(Data excerpts)
• • • • •

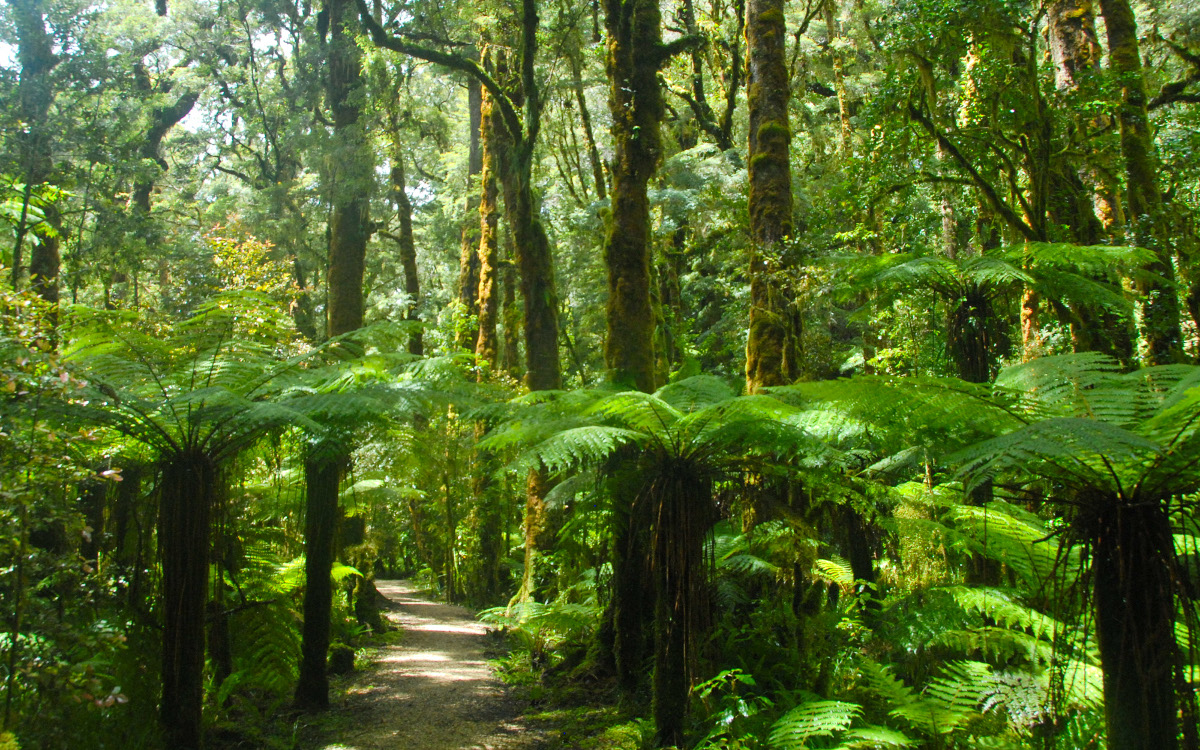 Oparara Valley Track, New Zealand @Away Together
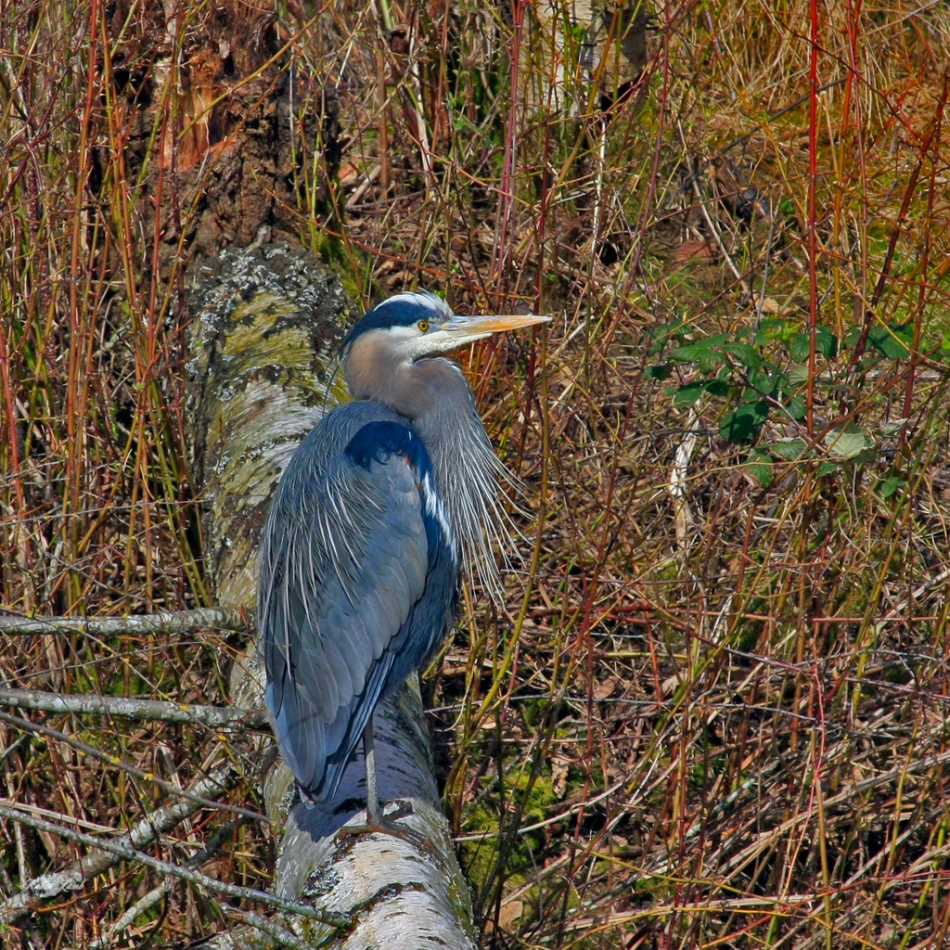 A Great Blue Heron looks out across its domain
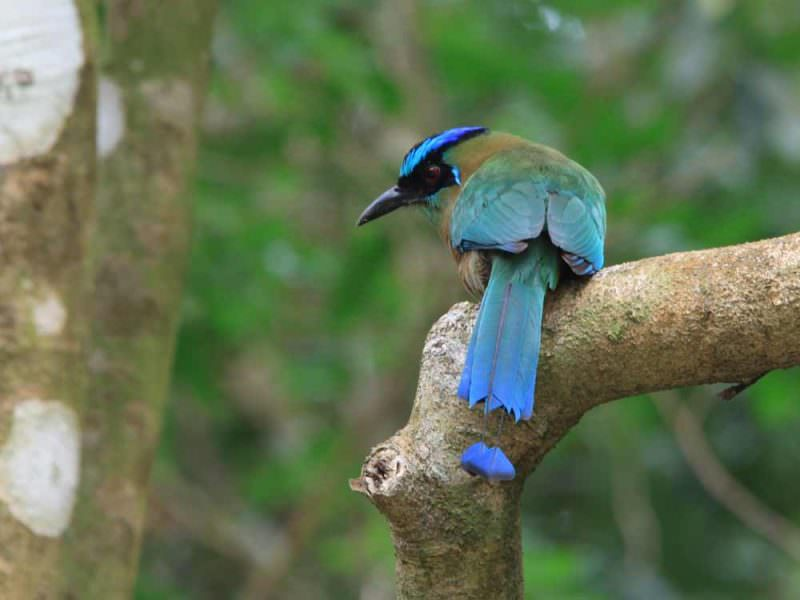 Blue-crowned Motmot © M O'Dell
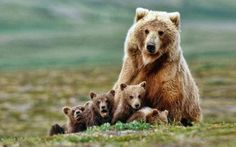 My favorite grizzly mama with her 4(!) cubs.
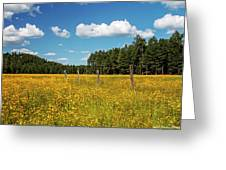 The Field Greeting Card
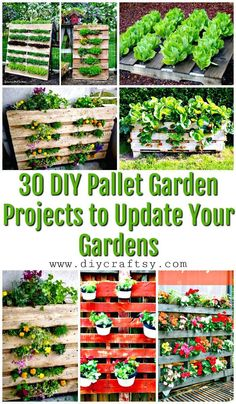 30 DIY Pallet Garden Projects to Update Your Gardens - DIY & Crafts - Constellation Tattoo - Tropical Garden Ideas - DIY Kitchen Ideas - Balayage Hair - Noise Piercing Vertical Pallet Garden, Herb Garden Pallet, Pallets Garden, Vegetable Garden, Pallet Gardening, Potager Palettes, Unique Garden, Diy Garden Projects, Crafty Projects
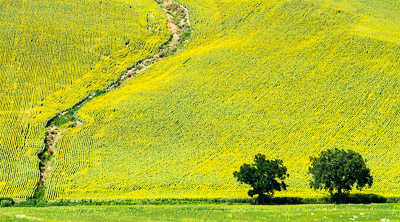 Two trees and a green hill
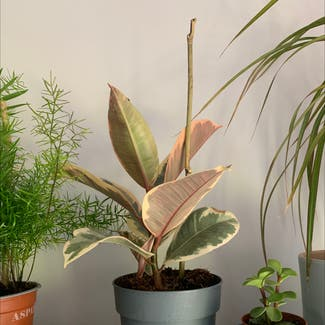 Rubber Plant plant in Shillington, England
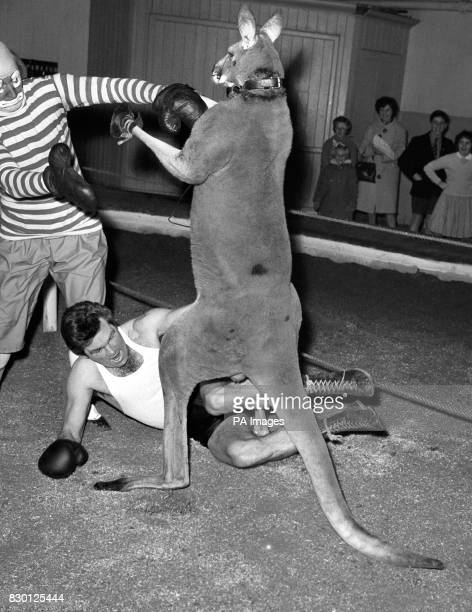 Freddie Mills Britain's former light heavyweight champion spars with George the Kangaroo at Ascot in Berkshire in preparation for the opening of the...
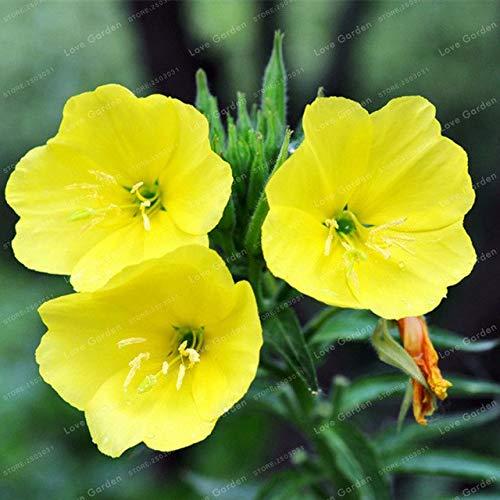 Bloom Green Co. 100 Pz Oenothera biennis Bonsai Can Estrazione di Olio Essenziale aromatico enotera pianta dei Bonsai Facile Crescere Bonsai: 1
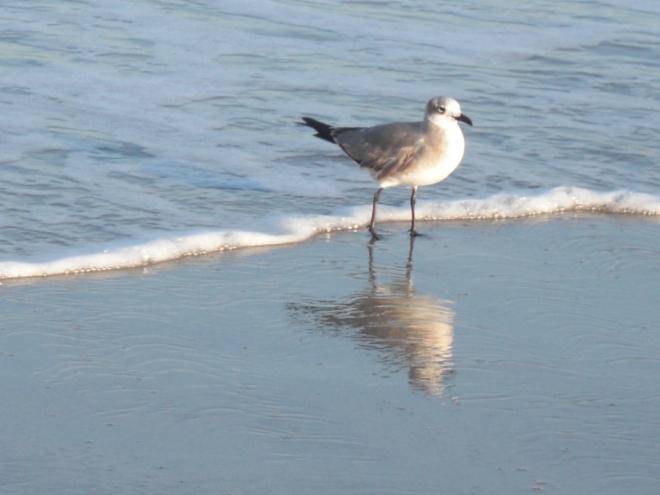 birdbeach5
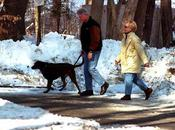 This Article About Bill Hillary Clinton Chappaqua, Where...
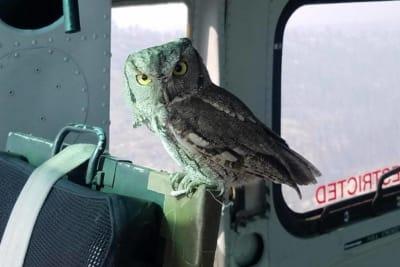 Sky_Aviation_OWL.jpg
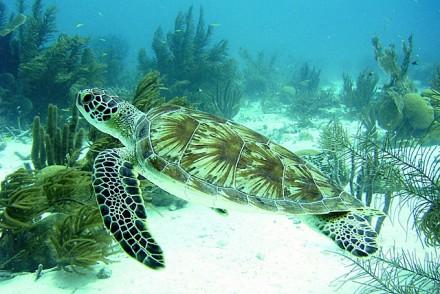Schildkröte bei Karpata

• • • • •

Work to complete: From the line that holds "30 DIY Pallet" to the last line of the data, return those lines exactly and nothing else; both ends count, and pictures stay out.

Response for this exercise:
 30 DIY Pallet Garden Projects to Update Your Gardens - DIY & Crafts - Constellation Tattoo - Tropical Garden Ideas - DIY Kitchen Ideas - Balayage Hair - Noise Piercing Vertical Pallet Garden, Herb Garden Pallet, Pallets Garden, Vegetable Garden, Pallet Gardening, Potager Palettes, Unique Garden, Diy Garden Projects, Crafty Projects
 Two trees and a green hill
 Rubber Plant plant in Shillington, England
 Freddie Mills Britain's former light heavyweight champion spars with George the Kangaroo at Ascot in Berkshire in preparation for the opening of the...
 Bloom Green Co. 100 Pz Oenothera biennis Bonsai Can Estrazione di Olio Essenziale aromatico enotera pianta dei Bonsai Facile Crescere Bonsai: 1
 birdbeach5
 This Article About Bill Hillary Clinton Chappaqua, Where...
 Sky_Aviation_OWL.jpg
Schildkröte bei Karpata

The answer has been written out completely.